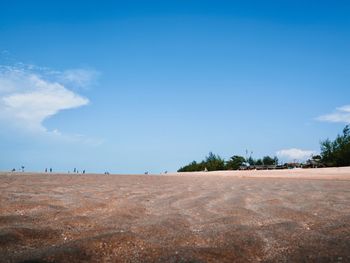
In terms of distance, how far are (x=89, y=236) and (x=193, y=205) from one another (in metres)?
2.33

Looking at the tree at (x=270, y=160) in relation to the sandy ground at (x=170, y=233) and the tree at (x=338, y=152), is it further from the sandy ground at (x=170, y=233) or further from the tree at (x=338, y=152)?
the sandy ground at (x=170, y=233)

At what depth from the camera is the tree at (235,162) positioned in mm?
67438

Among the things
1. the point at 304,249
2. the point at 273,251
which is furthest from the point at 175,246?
the point at 304,249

——————————

YOUR OBJECTIVE
Return the records exactly. Don't carry the pictures over.

THE SOLUTION
In terms of distance, how far are (x=89, y=236) and (x=193, y=205) from one another (in metres)?
2.33

Looking at the tree at (x=270, y=160) in relation to the sandy ground at (x=170, y=233) and the tree at (x=338, y=152), is it further from the sandy ground at (x=170, y=233) or further from the tree at (x=338, y=152)?
the sandy ground at (x=170, y=233)

At what depth from the camera is the tree at (235,162) positioned in mm?
67438

Among the things
1. the point at 304,249
2. the point at 273,251
which is furthest from the point at 175,246?
the point at 304,249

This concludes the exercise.